Mlle Dubessy regardait maintenant la Dame en noir avec stupéfaction.

– Quoi ! madame, fit-elle, vous êtes riche, très riche ?

– Oui, mais je ne connais pas le chiffre de la fortune que mon fils aura un jour quand, ayant subi les dernières épreuves de la première jeunesse, il en pourra faire un noble usage. Grâce aux soins d’un vieil ami, qui s’occupe des intérêts de mon fils et des miens, les millions se sont accumulés ; il y en a quinze ; vingt, peut-être davantage.

– Et M. André Clavière sait qu’il a une aussi grande fortune ?

– Non, il l’ignore.

– Ah ! madame, madame ! prononça Claire avec un accent de tristesse profonde.

– Eh bien, mon enfant, qu’avez-vous ?

– Je vais vous le dire, car je suis franche aussi, moi, madame ; sans le vouloir, sans vous en douter même, vous faites souffrir votre fils.

– Que dites-vous ? exclama Mme Clavière en pâlissant.

– Je dis, madame, que M. André souffre et qu’une autre personne qui m’est chère, mon amie Henriette de Mégrigny souffre également. André et Henriette s’aiment, madame.

– Peut-être, en effet, commencent-ils à s’aimer ; mais il n’y a pas encore l’amour.

– Madame, l’amour profond, l’amour qui donne toutes les joies ou des souffrances cruelles est dans le cœur de l’un et de l’autre.

– Ah ! vous ont-ils donc fait leurs confidences ?

– Henriette ne m’a pas caché qu’elle aimait M. André de toute son âme ; quant à lui, il se tait… En me parlant de son amour pour André, Henriette, en même temps, me confiait son chagrin.

– Son chagrin ?

– Qui est tout entier dans le silence que garde M. André, dans sa trop grande réserve.

– Mais…

– Pourquoi M. André ne dit-il pas à Henriette qu’il l’aime ? Je vais vous l’apprendre, madame. Votre fils ne parle pas parce qu’il sait que Mlle de Mégrigny est riche et qu’il se croit pauvre. Ah ! M. André Clavière a aussi du caractère et de nobles sentiments !

La Dame en noir eut un ineffable sourire.

– Mademoiselle Claire, dit-elle, vous m’ouvrez les yeux et je vous en remercie ; je ne laisserai pas souffrir longtemps votre amie Henriette et mon fils ; nous donnerons un heureux dénouement à ce petit roman d’amour.

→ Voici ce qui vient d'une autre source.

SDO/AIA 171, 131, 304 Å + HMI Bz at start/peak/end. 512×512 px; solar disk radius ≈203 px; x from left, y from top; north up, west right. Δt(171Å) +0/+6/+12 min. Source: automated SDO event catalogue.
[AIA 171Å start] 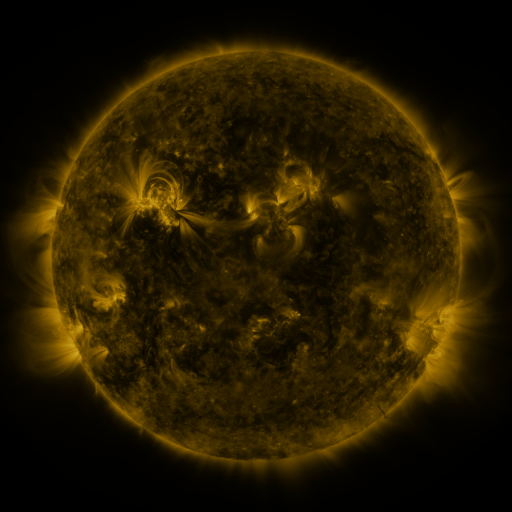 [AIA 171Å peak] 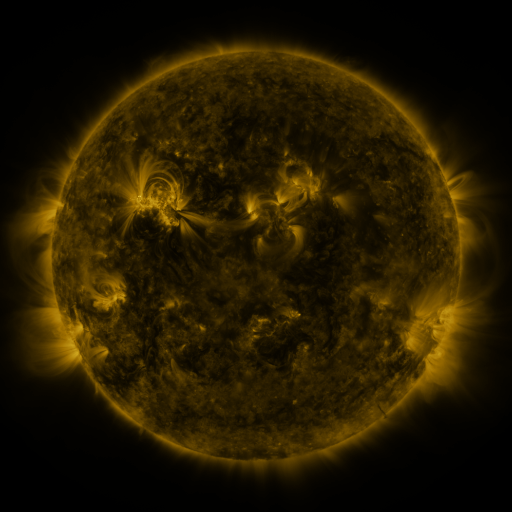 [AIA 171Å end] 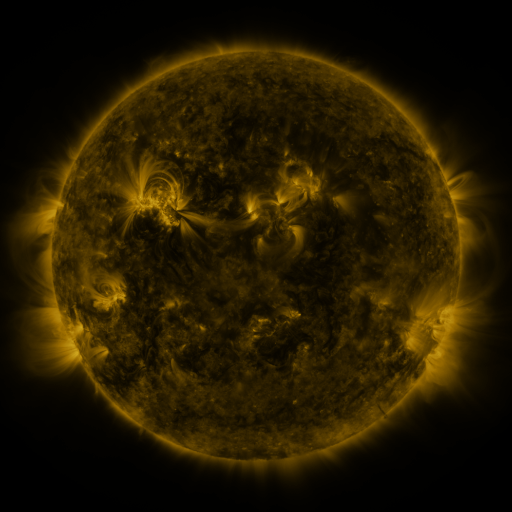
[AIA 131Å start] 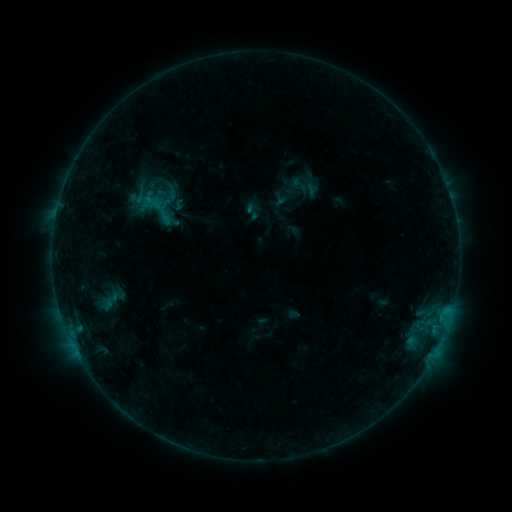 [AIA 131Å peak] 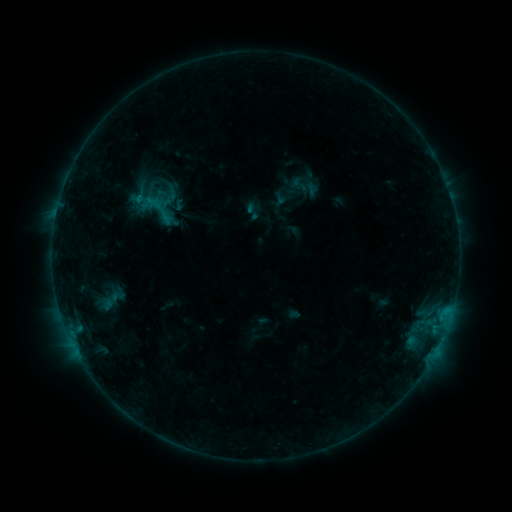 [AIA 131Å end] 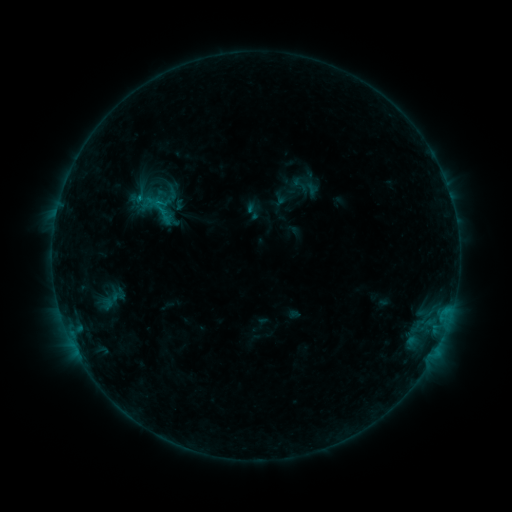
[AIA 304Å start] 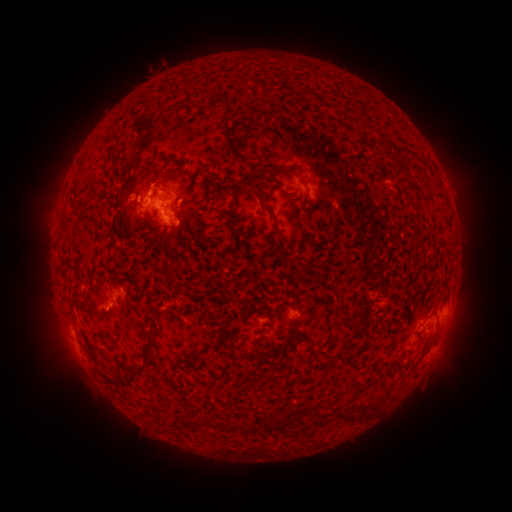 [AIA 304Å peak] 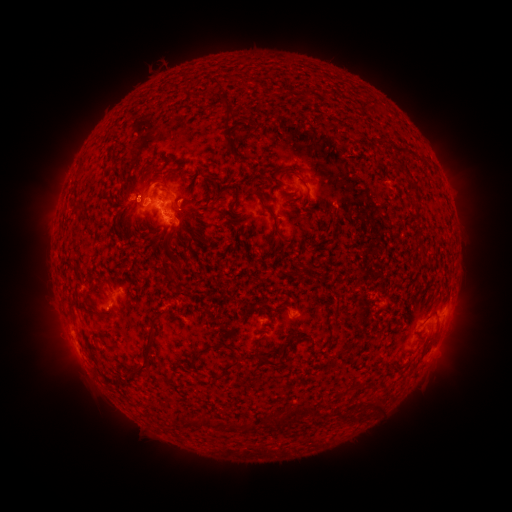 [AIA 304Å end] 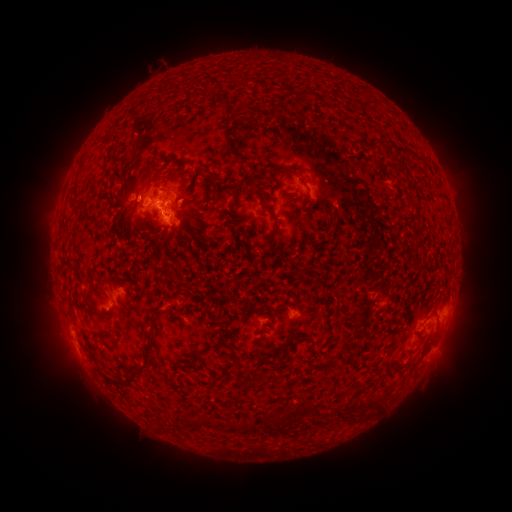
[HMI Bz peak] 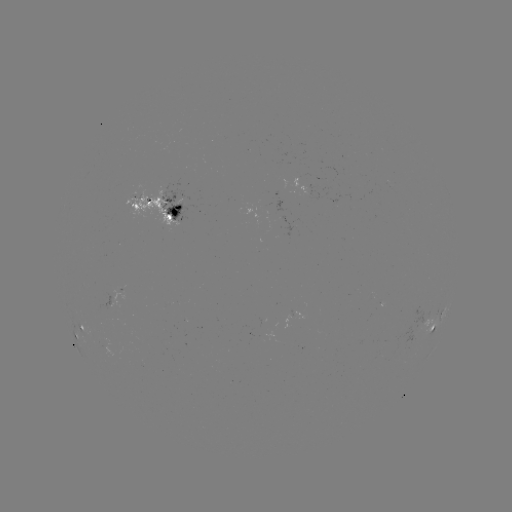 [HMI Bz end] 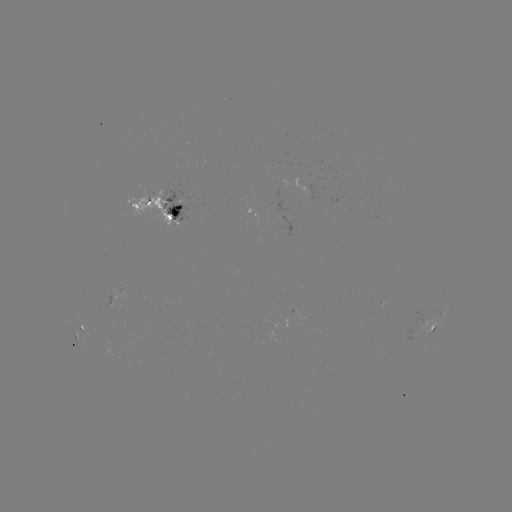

– Oh ! madame, comme vous êtes bonne !

– J’aime mon fils, répondit Mme Clavière avec émotion, et depuis longtemps, très longtemps, Henriette, ma filleule, est déjà un peu ma fille. Mais c’est d’Édouard, de votre cousin que je dois d’abord m’occuper ; après, rassurée de ce côté, je pourrai mieux penser aux autres.

– Eh bien, voyons, qu’est-ce que nous allons faire ? dit la jeune fille en reprenant sa place à côté de la Dame en noir.